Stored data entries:
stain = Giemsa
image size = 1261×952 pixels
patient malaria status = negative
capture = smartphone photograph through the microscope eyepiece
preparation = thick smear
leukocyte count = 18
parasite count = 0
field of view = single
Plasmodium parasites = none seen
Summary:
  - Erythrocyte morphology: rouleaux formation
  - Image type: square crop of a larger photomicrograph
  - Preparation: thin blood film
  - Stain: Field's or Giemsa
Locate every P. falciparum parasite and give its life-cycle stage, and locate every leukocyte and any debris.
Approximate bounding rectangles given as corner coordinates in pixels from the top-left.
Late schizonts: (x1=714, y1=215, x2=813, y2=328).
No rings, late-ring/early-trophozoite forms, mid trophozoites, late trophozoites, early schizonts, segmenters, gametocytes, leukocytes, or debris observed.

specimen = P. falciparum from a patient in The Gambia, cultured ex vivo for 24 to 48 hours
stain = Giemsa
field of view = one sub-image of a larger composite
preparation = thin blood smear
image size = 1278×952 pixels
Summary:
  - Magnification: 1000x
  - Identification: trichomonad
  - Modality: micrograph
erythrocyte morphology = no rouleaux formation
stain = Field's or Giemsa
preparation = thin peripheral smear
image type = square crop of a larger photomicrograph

▸ BRIEF:
Your task for the entries above: copy exactly the span starting with the line with "capture = smartphone" and going on through the line with "- Preparation: thin blood film", both lines included, and nothing else.

▸ SOLUTION TO THIS EXERCISE:
capture = smartphone photograph through the microscope eyepiece
preparation = thick smear
leukocyte count = 18
parasite count = 0
field of view = single
Plasmodium parasites = none seen
Summary:
  - Erythrocyte morphology: rouleaux formation
  - Image type: square crop of a larger photomicrograph
  - Preparation: thin blood film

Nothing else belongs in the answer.